— 出典の抜粋 —
ファンドはいくつかの投資会社に分散投資がいい?

“ミューチュアルファンドやTFを持っていますが、ひとつの会社にまとめるとリスク集中しませんか?”、“リスク分散のために、いくつかの金融機関にばらけて持った方がいいですよね?”というご質問をお受けします。“株でもなんでもひとつに決め打ちする代わりに、いくつかに分散する・・これって基本でしょ?“という意見も。少し前には、投資口座の整理 - まとめて管理をラクにする!という記事を書きましたが、”本当にまとめてしまってもいいのでしょうか?“という不安も。結論からいいますと・・・ひとつにまとめてしまって問題はありません!

なんでもかんでも分散はダメ

リスク分散という言葉は、最近では投資をする方のなかでもだんだんと根付いてきた言葉です。ひとつがダメになっても他が大丈夫なように、いくつかにばらけさせるという概念です。しかしながら、なんでもかんでも複数に分散したほうがいいかというとそうではありません。たとえば、以前にも以下の記事でご紹介しましたが、ファンド数は多いほうがリスク分散がされていいとは限りませんし、組み合わせを間違えると複数ファンドを持つことでかえってリスクが集中してしまうこともあります。

正しく投資を理解する – 投資ファンドの種類はいくつか適当?(2)

ターゲットデイトファンドの間違った使い方はキケン

ファンドを置いておく金融会社も同じように、複数にばらしたからといって大したベネフィットはなく、かえってハンドリングが大変になるという欠点のほうが大きくなります。それどころか、思い切ってひとつにまとめたほうが管理と計画が格段に楽になるというベネフィットが大きいです。

投資口座の整理 - まとめて管理をラクにする!

でも金融会社が倒産したら?

リーマンブラザースの破たんの記憶は、なかなか消し去ることはできませんね。同じことが自分のIRAを置いている会社に起こったら、私のリタイヤメント資金はどうなるのか・・・誰もが不安に思って当然です。

しかしながら、金融機関に託しているミューチュアルファンドやETFは、あくまで投資家である顧客の持ち物です。Vanguardでファンドを持っていても、Charles SchwabでETFを持っていても、どちらもミューチュアルファンド会社やブローケージ会社の持ち物ではなくて、所有者はあくまで投資家です。もしも、それらの金融機関が経営破たんを起こし、返済できない負債が膨れ上がってしまっても、その負債を返済するために投資家の財産であるファンドやETFが使われることはりません。投資家が所有しているファンドと、そのファンドの運営・維持・管理を託している金融会社とは、法的に別々の存在なので、金融会社の経営難のためにファンドの資産があてられるということはないのです。

金融機関がもしも経営破たんを起こして存在がなくなったとしても、ファンドやETFは存在し続けます。ファンドやETFの中には実際の企業の株式や債券が入っており、それらの価値がなくなるわけではありません。ファンドやETFは存在し続け実質的な価値を持ち続けるのです。金融機関がビジネスを停止するような場合は、ファンドやETFはそのままの形で別の金融機関に移管することができます。

— データの内容 —
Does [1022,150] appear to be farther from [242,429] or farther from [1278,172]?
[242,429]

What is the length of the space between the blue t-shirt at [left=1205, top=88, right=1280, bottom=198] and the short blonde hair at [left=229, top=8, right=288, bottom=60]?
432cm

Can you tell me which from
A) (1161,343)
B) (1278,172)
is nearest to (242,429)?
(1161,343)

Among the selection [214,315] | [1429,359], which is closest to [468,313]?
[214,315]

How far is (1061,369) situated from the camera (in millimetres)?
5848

— 記述問題 —
上の出典の抜粋から、「ターゲットデイトファンドの間違った使い方はキケン」で始まって「関に移管することができます。」で終わる部分を、一字も変えずに抜き出して返してください。

— 問題の解答 —
ターゲットデイトファンドの間違った使い方はキケン

ファンドを置いておく金融会社も同じように、複数にばらしたからといって大したベネフィットはなく、かえってハンドリングが大変になるという欠点のほうが大きくなります。それどころか、思い切ってひとつにまとめたほうが管理と計画が格段に楽になるというベネフィットが大きいです。

投資口座の整理 - まとめて管理をラクにする!

でも金融会社が倒産したら?

リーマンブラザースの破たんの記憶は、なかなか消し去ることはできませんね。同じことが自分のIRAを置いている会社に起こったら、私のリタイヤメント資金はどうなるのか・・・誰もが不安に思って当然です。

しかしながら、金融機関に託しているミューチュアルファンドやETFは、あくまで投資家である顧客の持ち物です。Vanguardでファンドを持っていても、Charles SchwabでETFを持っていても、どちらもミューチュアルファンド会社やブローケージ会社の持ち物ではなくて、所有者はあくまで投資家です。もしも、それらの金融機関が経営破たんを起こし、返済できない負債が膨れ上がってしまっても、その負債を返済するために投資家の財産であるファンドやETFが使われることはりません。投資家が所有しているファンドと、そのファンドの運営・維持・管理を託している金融会社とは、法的に別々の存在なので、金融会社の経営難のためにファンドの資産があてられるということはないのです。

金融機関がもしも経営破たんを起こして存在がなくなったとしても、ファンドやETFは存在し続けます。ファンドやETFの中には実際の企業の株式や債券が入っており、それらの価値がなくなるわけではありません。ファンドやETFは存在し続け実質的な価値を持ち続けるのです。金融機関がビジネスを停止するような場合は、ファンドやETFはそのままの形で別の金融機関に移管することができます。